**SHORT EXERCISE**
Starting with the line that contains "From what is", copy each line exactly through the end of the listing, and omit all pictures.

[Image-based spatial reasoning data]
○ ○ ○
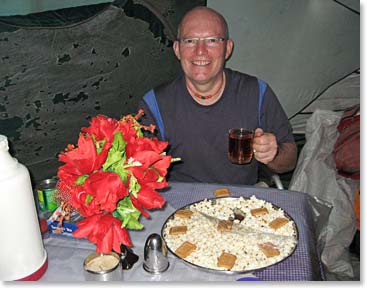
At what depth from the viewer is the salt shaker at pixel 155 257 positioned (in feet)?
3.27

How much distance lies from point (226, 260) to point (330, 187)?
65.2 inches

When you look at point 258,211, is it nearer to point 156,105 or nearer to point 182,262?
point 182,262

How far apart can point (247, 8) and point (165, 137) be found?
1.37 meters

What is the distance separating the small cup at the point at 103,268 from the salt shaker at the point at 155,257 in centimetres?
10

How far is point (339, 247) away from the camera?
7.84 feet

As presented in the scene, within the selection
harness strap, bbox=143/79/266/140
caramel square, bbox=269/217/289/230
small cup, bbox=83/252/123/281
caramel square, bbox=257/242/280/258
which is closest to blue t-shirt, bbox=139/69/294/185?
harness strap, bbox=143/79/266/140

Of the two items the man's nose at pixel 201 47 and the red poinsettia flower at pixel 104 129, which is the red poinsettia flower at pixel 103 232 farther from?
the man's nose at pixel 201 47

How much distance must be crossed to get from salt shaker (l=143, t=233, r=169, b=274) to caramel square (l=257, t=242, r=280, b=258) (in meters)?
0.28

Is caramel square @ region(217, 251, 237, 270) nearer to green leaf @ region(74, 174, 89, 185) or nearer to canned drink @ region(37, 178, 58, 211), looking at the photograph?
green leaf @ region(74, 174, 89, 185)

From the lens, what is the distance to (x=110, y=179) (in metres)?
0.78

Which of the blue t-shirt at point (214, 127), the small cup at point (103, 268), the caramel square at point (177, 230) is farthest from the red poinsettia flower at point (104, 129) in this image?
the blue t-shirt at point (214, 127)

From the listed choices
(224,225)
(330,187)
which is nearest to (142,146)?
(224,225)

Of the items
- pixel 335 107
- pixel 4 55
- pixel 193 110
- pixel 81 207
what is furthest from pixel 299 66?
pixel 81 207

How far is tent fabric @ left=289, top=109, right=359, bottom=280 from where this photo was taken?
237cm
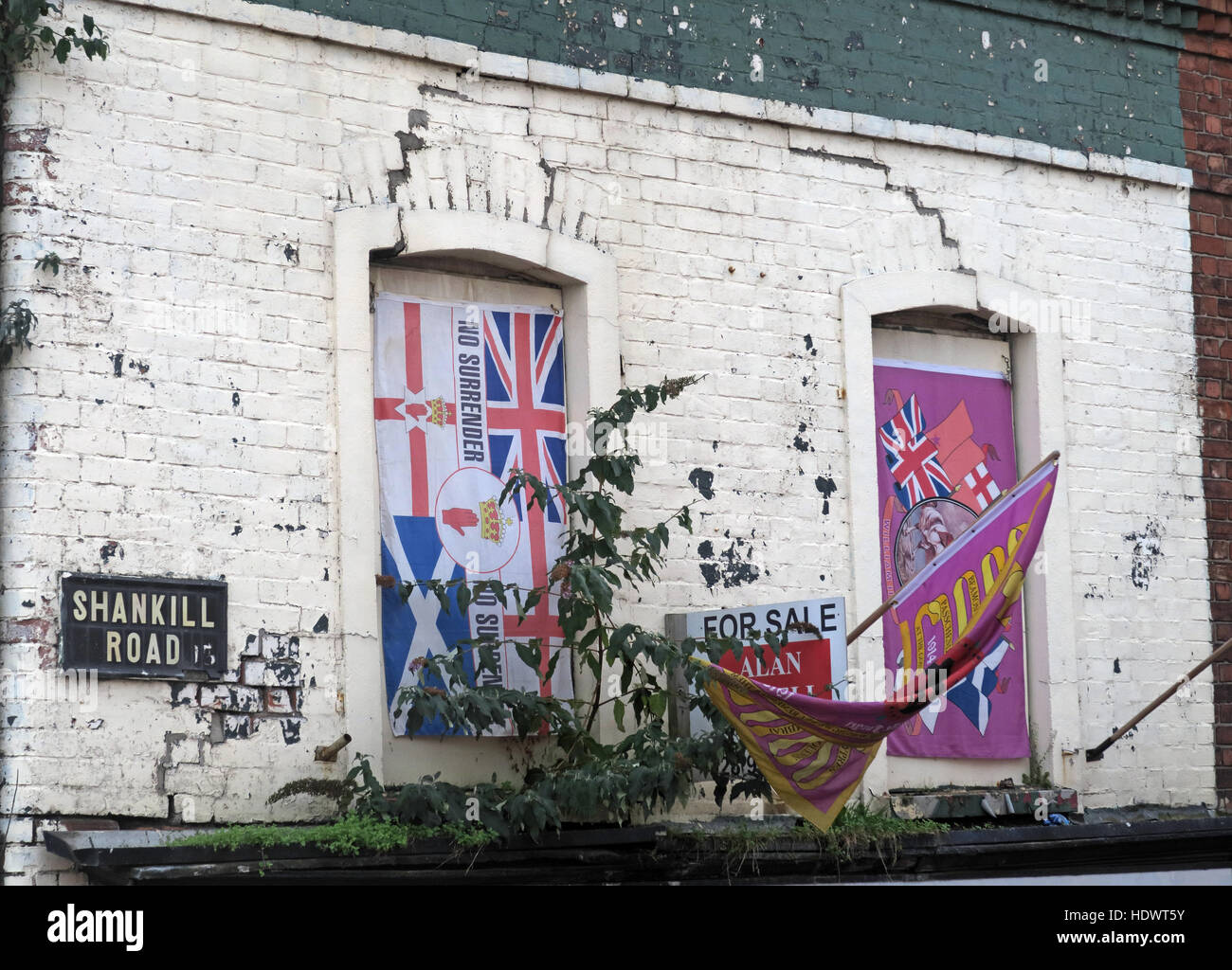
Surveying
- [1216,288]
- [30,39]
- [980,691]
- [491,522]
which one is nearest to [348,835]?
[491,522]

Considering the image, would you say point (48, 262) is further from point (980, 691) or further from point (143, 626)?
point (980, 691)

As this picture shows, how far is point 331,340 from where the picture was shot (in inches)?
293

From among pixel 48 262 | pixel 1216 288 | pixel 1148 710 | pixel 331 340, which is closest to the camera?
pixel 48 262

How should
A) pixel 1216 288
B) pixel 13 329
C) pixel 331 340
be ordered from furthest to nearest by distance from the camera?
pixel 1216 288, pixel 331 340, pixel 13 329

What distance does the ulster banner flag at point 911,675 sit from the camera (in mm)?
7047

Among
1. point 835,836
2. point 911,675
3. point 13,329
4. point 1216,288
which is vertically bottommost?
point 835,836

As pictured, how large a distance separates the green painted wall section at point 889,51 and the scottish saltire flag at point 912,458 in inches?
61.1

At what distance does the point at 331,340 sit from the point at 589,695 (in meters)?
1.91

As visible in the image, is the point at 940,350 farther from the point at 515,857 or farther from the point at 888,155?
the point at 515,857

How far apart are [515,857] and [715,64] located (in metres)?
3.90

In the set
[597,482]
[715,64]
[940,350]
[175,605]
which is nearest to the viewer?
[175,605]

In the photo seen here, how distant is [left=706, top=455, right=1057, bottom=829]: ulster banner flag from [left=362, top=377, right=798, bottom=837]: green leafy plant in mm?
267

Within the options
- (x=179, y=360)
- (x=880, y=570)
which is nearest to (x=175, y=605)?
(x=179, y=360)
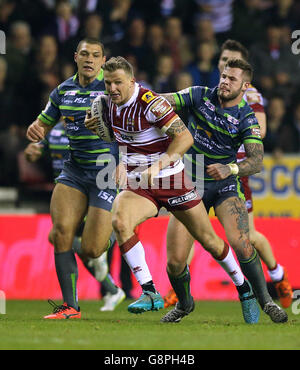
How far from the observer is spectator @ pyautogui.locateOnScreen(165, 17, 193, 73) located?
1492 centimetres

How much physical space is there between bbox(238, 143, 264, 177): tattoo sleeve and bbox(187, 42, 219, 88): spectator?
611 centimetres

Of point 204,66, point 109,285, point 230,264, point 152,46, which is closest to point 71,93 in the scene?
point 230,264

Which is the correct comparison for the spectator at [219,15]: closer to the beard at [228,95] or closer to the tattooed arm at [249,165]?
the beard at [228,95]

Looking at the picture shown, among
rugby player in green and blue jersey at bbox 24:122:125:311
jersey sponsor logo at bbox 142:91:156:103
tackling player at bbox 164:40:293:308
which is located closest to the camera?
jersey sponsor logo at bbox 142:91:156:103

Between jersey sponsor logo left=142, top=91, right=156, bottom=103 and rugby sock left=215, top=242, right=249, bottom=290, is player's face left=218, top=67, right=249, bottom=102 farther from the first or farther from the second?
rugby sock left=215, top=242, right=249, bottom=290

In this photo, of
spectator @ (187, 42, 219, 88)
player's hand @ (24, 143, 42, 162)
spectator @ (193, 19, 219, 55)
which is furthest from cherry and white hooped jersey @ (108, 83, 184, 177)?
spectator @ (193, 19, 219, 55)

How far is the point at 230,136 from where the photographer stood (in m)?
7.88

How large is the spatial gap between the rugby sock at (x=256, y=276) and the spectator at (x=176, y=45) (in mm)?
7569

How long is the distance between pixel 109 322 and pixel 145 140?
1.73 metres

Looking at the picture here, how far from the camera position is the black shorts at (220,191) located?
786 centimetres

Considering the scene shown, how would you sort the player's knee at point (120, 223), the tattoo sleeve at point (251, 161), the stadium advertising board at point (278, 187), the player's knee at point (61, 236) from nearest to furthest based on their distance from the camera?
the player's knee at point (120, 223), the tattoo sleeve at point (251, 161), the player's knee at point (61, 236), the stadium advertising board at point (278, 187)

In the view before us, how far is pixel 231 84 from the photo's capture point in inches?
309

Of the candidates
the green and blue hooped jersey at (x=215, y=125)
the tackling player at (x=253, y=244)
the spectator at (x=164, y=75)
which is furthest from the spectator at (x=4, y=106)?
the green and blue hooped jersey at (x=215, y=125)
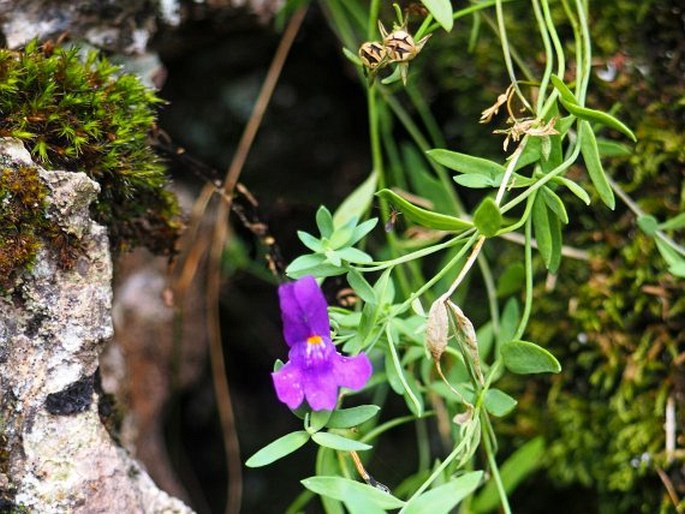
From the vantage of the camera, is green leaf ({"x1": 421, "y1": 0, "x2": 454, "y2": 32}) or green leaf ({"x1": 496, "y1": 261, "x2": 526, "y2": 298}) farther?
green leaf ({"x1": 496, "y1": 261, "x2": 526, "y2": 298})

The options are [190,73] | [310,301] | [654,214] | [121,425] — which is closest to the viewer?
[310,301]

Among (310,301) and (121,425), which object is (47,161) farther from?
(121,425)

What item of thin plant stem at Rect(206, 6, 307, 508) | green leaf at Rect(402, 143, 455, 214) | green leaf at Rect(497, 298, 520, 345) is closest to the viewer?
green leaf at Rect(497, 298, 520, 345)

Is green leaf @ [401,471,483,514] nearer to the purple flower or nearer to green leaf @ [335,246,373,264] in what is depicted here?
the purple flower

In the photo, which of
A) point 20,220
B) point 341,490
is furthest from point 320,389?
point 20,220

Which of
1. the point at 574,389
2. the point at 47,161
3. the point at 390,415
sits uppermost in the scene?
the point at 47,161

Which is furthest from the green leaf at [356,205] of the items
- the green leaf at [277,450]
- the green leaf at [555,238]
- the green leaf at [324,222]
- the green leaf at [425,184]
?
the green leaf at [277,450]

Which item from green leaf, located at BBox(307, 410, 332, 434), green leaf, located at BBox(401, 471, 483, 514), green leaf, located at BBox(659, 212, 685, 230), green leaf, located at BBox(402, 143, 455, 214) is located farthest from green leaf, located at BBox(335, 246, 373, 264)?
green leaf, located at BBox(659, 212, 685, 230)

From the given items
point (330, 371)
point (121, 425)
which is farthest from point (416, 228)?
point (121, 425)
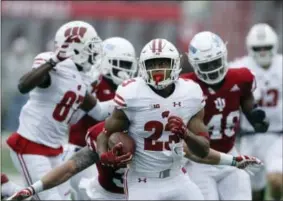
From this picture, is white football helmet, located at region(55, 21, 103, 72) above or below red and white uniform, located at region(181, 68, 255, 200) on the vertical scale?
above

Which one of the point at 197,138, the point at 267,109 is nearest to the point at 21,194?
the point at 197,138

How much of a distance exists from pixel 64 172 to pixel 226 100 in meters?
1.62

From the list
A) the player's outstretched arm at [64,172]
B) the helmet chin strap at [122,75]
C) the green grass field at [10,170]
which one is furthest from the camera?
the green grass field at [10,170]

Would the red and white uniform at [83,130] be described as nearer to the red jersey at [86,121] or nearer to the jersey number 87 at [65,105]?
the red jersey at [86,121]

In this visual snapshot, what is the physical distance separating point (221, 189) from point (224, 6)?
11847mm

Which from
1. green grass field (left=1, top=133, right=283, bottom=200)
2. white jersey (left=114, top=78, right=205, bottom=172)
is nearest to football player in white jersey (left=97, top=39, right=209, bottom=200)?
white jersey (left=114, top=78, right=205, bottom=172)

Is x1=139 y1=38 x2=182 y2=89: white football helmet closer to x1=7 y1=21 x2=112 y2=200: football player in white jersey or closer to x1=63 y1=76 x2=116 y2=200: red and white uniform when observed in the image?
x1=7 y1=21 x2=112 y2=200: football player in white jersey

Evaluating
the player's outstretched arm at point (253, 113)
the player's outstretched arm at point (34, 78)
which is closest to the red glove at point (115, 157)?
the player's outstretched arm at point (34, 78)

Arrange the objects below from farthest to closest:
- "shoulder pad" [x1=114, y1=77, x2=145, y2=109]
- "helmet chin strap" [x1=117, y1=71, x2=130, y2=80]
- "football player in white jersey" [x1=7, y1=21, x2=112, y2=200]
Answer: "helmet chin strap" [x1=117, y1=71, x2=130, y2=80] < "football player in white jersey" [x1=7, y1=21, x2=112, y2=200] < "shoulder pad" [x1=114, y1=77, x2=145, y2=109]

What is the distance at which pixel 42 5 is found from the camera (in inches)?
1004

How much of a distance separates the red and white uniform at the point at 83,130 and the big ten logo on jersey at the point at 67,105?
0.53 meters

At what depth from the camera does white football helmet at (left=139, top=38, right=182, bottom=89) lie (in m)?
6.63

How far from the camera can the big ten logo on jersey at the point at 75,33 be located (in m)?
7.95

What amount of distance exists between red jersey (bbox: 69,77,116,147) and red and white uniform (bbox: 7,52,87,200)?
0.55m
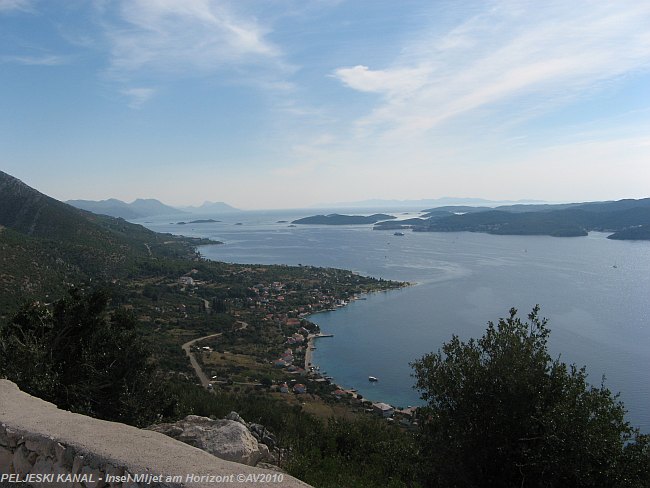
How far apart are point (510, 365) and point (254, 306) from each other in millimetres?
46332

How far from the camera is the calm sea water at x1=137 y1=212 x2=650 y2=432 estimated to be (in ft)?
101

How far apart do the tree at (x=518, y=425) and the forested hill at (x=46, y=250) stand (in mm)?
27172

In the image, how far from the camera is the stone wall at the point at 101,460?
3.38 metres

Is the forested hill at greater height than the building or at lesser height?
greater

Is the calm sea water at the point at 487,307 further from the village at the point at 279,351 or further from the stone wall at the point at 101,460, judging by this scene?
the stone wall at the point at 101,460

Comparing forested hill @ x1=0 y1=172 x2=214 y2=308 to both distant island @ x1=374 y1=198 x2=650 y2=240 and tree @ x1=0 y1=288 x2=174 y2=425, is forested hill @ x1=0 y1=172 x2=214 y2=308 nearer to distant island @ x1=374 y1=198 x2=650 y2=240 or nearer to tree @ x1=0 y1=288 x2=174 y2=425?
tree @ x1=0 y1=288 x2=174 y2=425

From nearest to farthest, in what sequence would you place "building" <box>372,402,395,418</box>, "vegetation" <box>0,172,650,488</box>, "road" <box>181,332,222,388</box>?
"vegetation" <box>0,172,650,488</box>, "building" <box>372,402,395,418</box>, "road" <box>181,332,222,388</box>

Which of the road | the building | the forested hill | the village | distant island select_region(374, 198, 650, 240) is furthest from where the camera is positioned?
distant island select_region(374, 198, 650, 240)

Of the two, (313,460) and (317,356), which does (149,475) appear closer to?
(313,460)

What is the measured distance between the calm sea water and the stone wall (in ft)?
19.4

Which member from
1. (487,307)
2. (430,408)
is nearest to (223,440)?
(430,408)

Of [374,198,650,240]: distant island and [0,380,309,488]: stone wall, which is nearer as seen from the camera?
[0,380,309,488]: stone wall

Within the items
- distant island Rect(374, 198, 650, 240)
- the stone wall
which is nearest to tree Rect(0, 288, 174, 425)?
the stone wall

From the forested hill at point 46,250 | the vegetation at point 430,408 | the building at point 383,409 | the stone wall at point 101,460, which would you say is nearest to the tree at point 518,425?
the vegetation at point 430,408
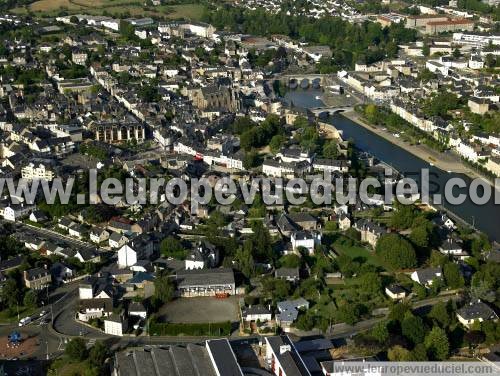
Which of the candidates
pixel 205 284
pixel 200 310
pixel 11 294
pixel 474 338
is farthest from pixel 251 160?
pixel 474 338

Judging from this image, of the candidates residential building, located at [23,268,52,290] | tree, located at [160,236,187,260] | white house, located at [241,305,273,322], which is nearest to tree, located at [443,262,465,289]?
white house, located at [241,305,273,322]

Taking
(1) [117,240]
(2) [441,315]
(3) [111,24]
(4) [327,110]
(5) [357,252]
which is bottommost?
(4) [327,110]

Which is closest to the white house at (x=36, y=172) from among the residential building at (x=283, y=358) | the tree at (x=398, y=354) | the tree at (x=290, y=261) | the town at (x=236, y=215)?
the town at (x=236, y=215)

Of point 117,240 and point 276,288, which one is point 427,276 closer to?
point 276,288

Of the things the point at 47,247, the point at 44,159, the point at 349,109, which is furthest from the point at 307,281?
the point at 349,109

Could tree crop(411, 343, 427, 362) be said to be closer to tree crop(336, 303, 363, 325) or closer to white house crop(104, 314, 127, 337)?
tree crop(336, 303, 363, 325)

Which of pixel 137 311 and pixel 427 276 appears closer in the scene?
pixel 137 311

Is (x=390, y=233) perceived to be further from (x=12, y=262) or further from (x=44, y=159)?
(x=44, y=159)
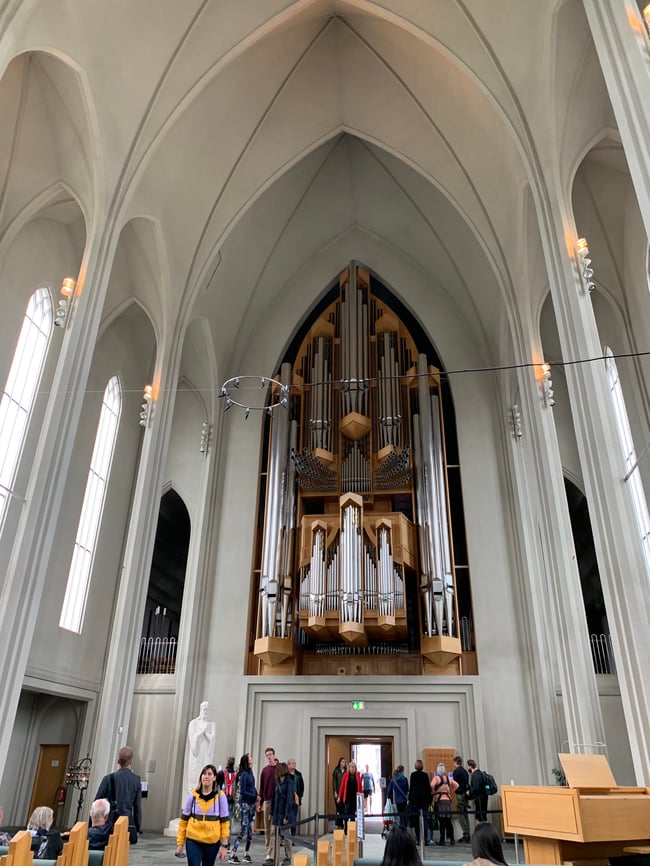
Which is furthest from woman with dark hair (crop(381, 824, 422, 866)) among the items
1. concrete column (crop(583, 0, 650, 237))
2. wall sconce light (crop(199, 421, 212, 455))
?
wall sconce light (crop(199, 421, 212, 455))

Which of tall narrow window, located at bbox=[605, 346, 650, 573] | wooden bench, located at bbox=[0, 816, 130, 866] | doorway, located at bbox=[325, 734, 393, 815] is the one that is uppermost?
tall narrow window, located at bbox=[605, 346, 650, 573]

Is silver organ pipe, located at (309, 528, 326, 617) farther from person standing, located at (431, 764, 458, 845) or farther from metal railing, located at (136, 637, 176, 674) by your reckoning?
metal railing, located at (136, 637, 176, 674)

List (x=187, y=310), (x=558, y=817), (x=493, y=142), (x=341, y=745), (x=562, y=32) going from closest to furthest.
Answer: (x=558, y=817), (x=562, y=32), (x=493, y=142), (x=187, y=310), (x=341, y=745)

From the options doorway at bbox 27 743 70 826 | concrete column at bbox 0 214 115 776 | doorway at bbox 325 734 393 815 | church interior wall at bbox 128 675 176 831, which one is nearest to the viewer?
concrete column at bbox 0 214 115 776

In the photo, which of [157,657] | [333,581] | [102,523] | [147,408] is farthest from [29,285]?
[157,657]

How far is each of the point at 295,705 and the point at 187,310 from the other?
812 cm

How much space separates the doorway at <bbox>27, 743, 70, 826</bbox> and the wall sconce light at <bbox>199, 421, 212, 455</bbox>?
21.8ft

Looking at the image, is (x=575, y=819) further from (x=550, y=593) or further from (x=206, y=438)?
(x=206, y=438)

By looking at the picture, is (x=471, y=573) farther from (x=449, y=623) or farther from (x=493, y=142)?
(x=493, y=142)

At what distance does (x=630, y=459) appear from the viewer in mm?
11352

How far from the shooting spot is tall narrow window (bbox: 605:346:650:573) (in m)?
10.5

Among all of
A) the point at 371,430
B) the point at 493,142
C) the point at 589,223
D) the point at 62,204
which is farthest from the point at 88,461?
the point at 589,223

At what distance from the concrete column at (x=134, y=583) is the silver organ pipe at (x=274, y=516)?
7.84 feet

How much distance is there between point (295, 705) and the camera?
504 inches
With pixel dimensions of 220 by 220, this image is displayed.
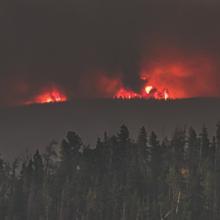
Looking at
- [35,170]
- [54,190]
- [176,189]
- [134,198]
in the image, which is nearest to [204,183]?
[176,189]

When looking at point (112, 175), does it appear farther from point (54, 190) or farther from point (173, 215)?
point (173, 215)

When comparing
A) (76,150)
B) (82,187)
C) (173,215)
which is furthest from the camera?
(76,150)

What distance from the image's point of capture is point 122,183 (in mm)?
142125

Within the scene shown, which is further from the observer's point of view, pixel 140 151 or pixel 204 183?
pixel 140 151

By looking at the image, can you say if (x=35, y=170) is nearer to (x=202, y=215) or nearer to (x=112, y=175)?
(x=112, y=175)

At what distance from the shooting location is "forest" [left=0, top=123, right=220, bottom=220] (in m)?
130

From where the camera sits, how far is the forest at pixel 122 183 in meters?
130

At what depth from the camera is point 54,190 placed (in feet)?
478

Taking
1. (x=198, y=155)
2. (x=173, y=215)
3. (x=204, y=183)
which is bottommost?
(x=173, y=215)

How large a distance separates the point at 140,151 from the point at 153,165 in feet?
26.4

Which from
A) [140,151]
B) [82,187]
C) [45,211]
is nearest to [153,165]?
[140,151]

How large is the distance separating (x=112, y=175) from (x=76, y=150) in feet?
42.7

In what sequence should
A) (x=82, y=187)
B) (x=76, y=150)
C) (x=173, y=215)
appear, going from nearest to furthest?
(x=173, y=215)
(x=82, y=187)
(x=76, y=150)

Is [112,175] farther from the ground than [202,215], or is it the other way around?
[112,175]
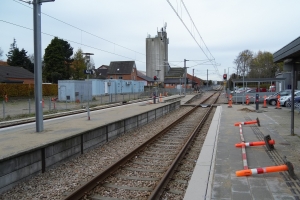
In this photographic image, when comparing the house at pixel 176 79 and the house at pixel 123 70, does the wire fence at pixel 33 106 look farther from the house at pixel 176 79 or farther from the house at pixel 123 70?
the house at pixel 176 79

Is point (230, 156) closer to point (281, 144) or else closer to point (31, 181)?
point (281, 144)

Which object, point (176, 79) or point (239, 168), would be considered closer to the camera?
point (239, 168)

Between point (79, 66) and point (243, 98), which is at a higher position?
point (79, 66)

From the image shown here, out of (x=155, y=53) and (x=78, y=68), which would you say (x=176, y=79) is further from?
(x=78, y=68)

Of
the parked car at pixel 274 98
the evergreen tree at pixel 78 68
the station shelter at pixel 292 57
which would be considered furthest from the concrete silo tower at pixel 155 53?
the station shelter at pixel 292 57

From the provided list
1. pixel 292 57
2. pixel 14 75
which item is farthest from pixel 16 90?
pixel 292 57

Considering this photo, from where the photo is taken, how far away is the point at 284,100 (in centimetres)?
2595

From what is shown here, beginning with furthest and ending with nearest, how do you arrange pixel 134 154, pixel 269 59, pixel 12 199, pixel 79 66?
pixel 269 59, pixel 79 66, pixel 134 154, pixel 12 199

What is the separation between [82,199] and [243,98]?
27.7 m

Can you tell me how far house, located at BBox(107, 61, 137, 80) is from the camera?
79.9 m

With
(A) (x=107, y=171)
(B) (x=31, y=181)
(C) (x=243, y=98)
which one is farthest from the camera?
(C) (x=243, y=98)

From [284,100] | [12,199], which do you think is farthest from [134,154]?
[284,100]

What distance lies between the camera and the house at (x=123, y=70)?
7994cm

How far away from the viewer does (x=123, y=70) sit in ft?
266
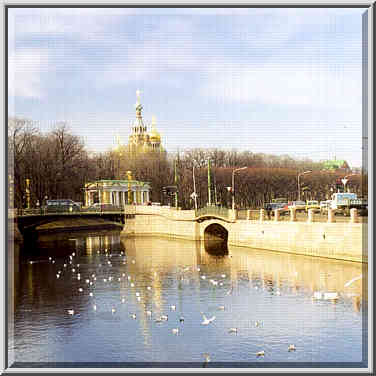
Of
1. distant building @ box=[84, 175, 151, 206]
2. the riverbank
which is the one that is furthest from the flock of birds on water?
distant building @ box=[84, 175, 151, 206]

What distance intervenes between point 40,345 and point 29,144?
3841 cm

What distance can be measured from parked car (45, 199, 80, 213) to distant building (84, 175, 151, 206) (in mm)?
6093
○ ○ ○
**REPLY**
From what is shown here, beginning with furthest and ending with nearest, how do you arrange pixel 134 154, pixel 269 59, pixel 12 199, pixel 79 66?
pixel 269 59, pixel 79 66, pixel 134 154, pixel 12 199

What is the separation between [82,199] and [243,98]?
27.7 m

Can you tell me how far house, located at BBox(107, 61, 137, 80) is from the camera?
79.9 m

With
(A) (x=107, y=171)
(B) (x=31, y=181)
(C) (x=243, y=98)
which one is farthest from the camera?
(C) (x=243, y=98)

From [284,100] | [12,199], which do you think is farthest from [134,154]?
[284,100]

What distance lies between the camera and the house at (x=123, y=70)?
7994cm

How far away from the viewer does (x=123, y=70) sit in ft?
266
Of
1. distant building @ box=[84, 175, 151, 206]
2. the riverbank
which is the one that is furthest from the flock of birds on water?
distant building @ box=[84, 175, 151, 206]

What distance intervenes between point 40,345 and point 29,144?
3841 cm

What distance can be measured from parked car (45, 199, 80, 213) to distant building (84, 175, 151, 206) (in mm)?
6093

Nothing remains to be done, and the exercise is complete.